For each pair of (x,y) that satisfies the condition, we need to consider the positive and negative values.
So, let's start
1. x = 0
If x = 0 ⇒ \(y^2 = 100\)
\(y = \pm 10\)
Hence we have two pairs of (x,y) ⇒ (0,10) & (0,-10)
When the positions are swapped, we have two more pairs of (x,y) ⇒ (10, 0) and (-10, 0)
Therefore, 4 pairs of (x,y) until now.
2. x = 1
\(x^2 + y^2 = 100\)
\(y^2 = 99\)
y is not an integer. Ignore.
3. x = 2
\(x^2 + y^2 = 100\)
\(y^2 = 96\)
y is not an integer. Ignore.
4. x = 3
\(x^2 + y^2 = 100\)
\(y^2 = 91\)
y is not an integer. Ignore.
5. x = 4
\(x^2 + y^2 = 100\)
\(y^2 = 84\)
y is not an integer. Ignore.
6. x = 5
\(x^2 + y^2 = 100\)
\(y^2 = 75\)
y is not an integer. Ignore.
7. x = 6
\(x^2 + y^2 = 100\)
\(y^2 = 64\)
If \(x^2 = 36\), we can have two values of x, i.e. \(\pm 6\) ; similarly, y can have two values, \(\pm 8\)

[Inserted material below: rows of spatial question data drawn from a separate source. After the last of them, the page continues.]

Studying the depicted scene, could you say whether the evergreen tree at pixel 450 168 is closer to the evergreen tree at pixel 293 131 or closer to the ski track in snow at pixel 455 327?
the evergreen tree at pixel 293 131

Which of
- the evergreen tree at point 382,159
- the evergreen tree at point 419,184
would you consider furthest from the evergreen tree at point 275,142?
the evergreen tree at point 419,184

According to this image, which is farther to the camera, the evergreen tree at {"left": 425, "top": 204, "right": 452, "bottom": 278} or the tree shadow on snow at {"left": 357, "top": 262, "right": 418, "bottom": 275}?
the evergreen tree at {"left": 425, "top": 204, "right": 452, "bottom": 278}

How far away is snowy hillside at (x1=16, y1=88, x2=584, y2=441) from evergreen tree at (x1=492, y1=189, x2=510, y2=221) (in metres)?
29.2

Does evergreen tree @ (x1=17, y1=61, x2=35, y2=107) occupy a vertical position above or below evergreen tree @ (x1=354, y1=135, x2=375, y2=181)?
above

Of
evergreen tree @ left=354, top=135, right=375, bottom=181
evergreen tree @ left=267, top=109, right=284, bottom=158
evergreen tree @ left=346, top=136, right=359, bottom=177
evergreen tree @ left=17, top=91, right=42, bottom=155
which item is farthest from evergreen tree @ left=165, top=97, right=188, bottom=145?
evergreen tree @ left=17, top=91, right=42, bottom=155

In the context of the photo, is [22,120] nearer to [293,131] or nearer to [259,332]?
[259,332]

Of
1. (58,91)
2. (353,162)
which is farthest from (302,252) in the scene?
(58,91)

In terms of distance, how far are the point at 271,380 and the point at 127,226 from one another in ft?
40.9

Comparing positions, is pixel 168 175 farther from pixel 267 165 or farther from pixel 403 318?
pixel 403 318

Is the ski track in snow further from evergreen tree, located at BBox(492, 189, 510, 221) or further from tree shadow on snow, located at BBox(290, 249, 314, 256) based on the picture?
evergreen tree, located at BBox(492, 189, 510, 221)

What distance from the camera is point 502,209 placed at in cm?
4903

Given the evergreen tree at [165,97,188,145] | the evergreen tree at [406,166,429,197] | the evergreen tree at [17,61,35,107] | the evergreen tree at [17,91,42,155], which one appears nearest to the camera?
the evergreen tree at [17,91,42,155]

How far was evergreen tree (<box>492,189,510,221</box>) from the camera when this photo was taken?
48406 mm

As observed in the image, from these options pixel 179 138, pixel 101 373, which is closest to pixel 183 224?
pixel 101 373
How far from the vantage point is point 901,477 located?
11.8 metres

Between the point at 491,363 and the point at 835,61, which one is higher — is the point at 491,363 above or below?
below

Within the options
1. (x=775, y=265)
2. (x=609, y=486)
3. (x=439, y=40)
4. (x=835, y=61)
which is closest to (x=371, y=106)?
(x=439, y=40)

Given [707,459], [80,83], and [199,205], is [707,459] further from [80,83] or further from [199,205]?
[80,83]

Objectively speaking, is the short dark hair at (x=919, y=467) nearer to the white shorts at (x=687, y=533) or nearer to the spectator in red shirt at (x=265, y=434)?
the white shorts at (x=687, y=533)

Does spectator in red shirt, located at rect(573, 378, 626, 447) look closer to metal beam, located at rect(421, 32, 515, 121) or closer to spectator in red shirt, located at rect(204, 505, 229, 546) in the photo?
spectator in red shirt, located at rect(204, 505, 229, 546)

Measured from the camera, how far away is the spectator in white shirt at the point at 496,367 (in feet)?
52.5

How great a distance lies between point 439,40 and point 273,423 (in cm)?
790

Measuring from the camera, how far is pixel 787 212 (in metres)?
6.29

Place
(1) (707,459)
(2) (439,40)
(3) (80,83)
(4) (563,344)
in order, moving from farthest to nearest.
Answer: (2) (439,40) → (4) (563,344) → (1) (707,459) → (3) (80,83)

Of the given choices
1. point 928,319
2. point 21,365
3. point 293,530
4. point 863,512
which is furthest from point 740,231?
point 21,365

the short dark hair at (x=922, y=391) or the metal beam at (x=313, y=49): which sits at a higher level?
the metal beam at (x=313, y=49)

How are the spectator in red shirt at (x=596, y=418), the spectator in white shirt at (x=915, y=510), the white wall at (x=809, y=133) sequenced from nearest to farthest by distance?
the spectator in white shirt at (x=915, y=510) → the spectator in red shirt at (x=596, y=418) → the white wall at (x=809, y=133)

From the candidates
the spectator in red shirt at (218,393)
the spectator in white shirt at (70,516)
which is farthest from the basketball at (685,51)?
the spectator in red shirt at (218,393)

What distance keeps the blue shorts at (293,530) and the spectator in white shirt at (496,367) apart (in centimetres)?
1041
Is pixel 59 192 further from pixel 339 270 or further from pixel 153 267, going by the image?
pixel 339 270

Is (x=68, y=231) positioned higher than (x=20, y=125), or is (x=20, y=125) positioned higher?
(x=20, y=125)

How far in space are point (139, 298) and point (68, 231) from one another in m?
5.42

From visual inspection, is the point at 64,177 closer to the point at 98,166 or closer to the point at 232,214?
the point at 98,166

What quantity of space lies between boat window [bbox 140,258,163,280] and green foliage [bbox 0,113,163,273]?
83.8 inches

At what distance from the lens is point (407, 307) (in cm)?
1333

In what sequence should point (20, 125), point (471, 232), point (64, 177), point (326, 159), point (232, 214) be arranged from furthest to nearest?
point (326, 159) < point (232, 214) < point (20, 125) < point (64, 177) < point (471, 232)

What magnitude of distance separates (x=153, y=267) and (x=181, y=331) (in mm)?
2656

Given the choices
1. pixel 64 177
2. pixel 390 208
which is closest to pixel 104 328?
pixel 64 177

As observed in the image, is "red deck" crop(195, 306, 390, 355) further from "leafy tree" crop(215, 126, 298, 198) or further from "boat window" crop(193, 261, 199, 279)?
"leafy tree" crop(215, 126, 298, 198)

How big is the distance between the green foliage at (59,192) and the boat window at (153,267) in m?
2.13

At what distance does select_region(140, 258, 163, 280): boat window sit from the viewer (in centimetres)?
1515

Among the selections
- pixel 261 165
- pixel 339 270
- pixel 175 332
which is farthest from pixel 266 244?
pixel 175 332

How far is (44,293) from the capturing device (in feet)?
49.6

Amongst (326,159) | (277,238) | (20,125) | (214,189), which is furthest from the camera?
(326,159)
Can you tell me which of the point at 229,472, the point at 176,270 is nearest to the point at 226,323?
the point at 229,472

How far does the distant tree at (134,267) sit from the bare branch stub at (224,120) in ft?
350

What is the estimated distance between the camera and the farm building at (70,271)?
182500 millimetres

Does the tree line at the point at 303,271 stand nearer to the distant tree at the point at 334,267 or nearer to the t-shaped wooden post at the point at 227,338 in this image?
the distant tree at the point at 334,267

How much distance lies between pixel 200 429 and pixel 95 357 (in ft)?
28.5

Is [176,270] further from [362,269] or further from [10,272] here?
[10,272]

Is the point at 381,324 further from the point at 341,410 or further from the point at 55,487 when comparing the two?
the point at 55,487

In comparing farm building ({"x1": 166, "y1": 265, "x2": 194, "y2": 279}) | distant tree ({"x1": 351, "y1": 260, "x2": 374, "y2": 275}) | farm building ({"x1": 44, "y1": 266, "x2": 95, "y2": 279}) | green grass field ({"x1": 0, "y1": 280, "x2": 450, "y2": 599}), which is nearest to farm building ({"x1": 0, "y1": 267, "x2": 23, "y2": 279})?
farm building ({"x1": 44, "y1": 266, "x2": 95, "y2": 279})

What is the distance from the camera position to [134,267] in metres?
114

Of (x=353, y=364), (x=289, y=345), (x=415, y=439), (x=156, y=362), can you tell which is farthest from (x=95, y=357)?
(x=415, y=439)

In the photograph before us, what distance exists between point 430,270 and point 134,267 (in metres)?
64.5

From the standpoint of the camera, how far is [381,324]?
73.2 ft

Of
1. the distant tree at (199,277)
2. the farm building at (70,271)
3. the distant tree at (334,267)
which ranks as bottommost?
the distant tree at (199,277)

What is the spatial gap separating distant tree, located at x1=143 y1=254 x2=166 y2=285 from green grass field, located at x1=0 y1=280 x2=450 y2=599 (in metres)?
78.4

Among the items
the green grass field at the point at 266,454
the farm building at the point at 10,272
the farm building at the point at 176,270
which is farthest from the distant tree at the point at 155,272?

Hence, we have total of 4 pairs here
(6, 8) ; (6, -8) ; (-6, 8) ; (-6, -8)
The same holds true for when \(x^2 = 64\) (i.e. swap the positions of x, and y)
(8, 6) ; (8, -6) ; (-8, 6) ; (-8, -6)
We don't need to test further as all the cases have been covered.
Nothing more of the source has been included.